University of Birmingham project helps teachers understand effects of social media
A new, free online course aims to help teachers use social media to improve young people's wellbeing and mental health
The University of Birmingham has launched a project to help teachers understand how social media affects children’s mental health.
The free online course will be delivered by the university’s school of sport, exercise and rehabilitation sciences.
Course leader, Dr Victoria Goodyear, said: “We know that social media is an essential and often valuable part of life for young people. As adults we need to be sure we are equipping ourselves to engage with these resources in informed ways, and in ways that will enhance the education and wellbeing of young people.”
The course – Optimising Social Media for Youth Health and Wellbeing – is designed for primary, secondary and trainee teachers. In particular, those in pastoral care, computer science/ICT education, personal social and health education, and physical education.
In the course launch video, Goodyear said “most young people spend overs 20 hours a week online”.
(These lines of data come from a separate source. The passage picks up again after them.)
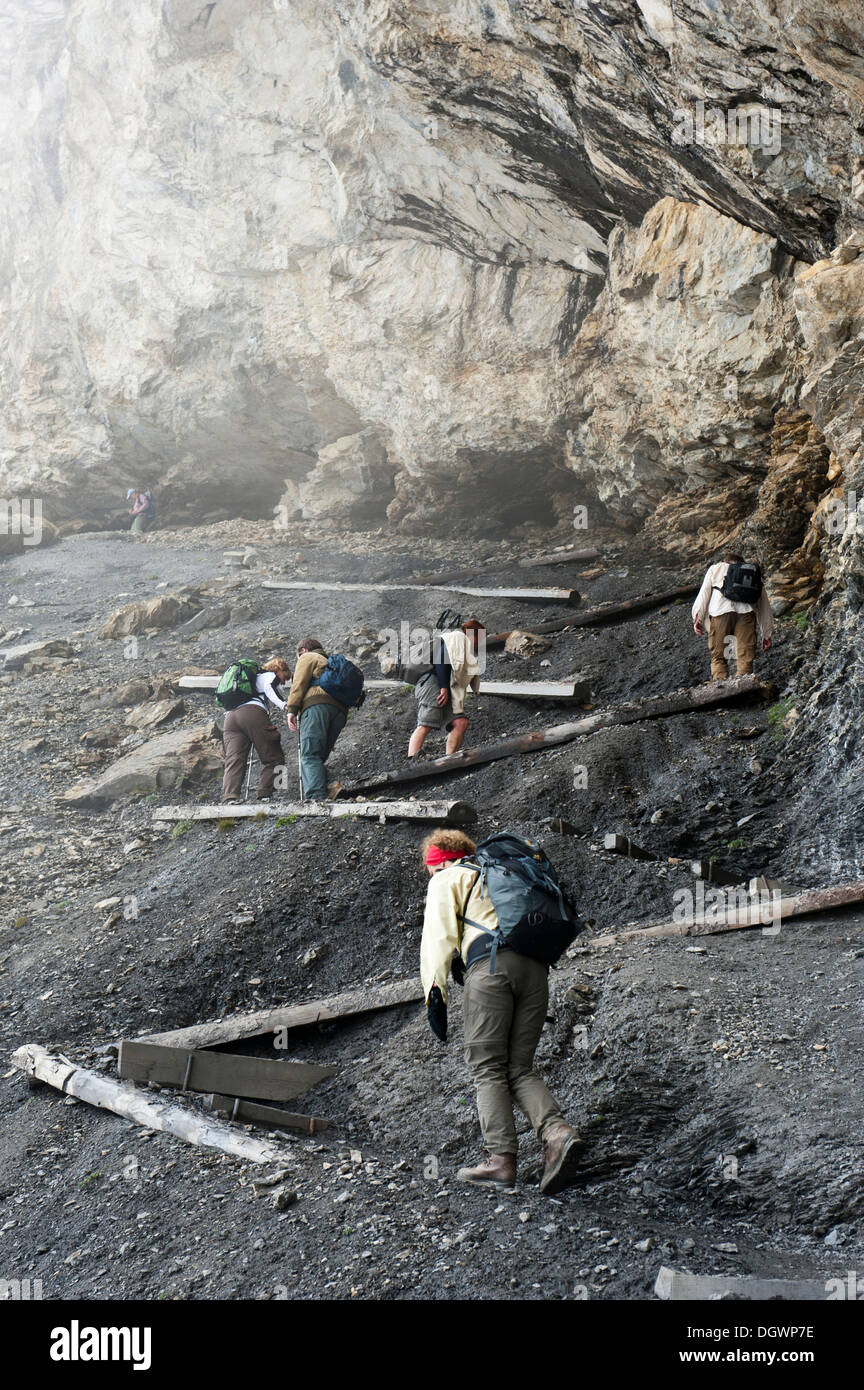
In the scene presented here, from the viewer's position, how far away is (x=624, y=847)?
8273 millimetres

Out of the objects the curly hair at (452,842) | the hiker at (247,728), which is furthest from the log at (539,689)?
the curly hair at (452,842)

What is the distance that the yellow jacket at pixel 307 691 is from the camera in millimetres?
10422

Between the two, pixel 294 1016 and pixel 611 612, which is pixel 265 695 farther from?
pixel 611 612

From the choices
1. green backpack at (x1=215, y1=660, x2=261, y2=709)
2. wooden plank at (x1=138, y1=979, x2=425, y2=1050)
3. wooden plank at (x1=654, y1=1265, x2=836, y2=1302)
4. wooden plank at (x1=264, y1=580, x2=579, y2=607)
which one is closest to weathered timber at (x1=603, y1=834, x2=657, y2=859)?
wooden plank at (x1=138, y1=979, x2=425, y2=1050)

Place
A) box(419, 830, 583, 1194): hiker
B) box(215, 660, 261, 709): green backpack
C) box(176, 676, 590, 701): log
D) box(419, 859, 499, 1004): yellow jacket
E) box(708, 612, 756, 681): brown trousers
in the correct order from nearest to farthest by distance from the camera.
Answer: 1. box(419, 830, 583, 1194): hiker
2. box(419, 859, 499, 1004): yellow jacket
3. box(708, 612, 756, 681): brown trousers
4. box(215, 660, 261, 709): green backpack
5. box(176, 676, 590, 701): log

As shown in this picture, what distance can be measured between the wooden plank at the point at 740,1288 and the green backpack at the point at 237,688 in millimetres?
8538

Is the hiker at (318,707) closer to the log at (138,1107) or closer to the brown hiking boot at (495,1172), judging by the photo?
the log at (138,1107)

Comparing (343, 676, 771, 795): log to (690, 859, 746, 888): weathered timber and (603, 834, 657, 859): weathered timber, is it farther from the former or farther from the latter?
(690, 859, 746, 888): weathered timber

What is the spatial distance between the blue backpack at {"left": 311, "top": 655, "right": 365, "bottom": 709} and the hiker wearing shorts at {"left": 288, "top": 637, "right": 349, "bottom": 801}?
53 millimetres

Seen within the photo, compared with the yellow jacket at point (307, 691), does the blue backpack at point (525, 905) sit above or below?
below

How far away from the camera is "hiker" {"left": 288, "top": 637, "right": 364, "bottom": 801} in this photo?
33.9 ft

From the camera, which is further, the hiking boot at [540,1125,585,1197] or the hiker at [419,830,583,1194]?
the hiker at [419,830,583,1194]

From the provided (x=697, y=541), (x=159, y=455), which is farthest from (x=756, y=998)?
(x=159, y=455)

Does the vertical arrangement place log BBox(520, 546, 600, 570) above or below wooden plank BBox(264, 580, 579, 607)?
above
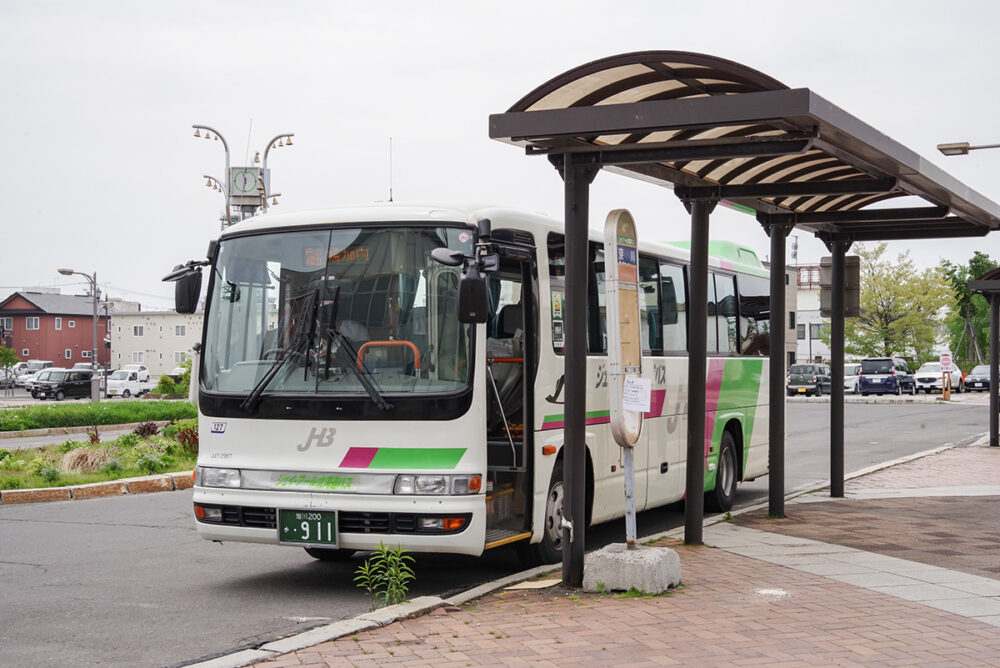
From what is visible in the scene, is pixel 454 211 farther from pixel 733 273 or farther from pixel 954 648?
pixel 733 273

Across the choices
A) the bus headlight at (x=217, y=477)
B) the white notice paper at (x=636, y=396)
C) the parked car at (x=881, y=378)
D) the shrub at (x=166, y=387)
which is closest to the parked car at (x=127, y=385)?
the shrub at (x=166, y=387)

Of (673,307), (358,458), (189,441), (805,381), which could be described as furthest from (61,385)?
(358,458)

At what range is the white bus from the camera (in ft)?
26.6

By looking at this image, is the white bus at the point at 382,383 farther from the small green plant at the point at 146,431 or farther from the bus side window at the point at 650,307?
the small green plant at the point at 146,431

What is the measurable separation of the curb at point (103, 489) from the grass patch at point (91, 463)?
0.39 meters

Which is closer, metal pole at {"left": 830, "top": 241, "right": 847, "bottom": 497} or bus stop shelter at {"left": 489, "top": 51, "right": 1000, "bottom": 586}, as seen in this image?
bus stop shelter at {"left": 489, "top": 51, "right": 1000, "bottom": 586}

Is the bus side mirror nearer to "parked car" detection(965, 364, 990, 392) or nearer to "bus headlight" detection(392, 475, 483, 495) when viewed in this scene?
"bus headlight" detection(392, 475, 483, 495)

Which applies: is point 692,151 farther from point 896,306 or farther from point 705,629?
point 896,306

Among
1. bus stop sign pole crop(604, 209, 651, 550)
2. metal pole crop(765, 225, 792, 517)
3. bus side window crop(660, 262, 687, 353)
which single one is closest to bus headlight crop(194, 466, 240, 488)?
bus stop sign pole crop(604, 209, 651, 550)

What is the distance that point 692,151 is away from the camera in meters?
8.34

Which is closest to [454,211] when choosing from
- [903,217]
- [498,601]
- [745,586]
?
[498,601]

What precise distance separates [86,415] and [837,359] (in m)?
23.4

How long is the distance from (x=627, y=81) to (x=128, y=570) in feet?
18.8

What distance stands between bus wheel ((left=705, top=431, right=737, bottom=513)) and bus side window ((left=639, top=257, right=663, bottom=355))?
95.6 inches
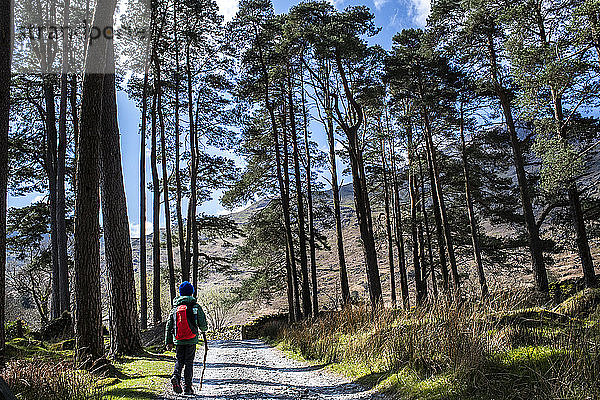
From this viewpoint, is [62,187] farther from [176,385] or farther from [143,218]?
[176,385]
On the welcome page of the course website, organisers have said the course is a way “to reach young people and understand something of their worlds and offer support”.
It is hoped those completing the course will be able to critically engage with social media during lessons and in conversations with students. Teachers will also learn how to use social media as a learning resource.
Teachers will design a social media curriculum and develop new tools to evaluate social media teaching in a school setting. The teachers’ social media curriculums will be published in a book at the end of the course.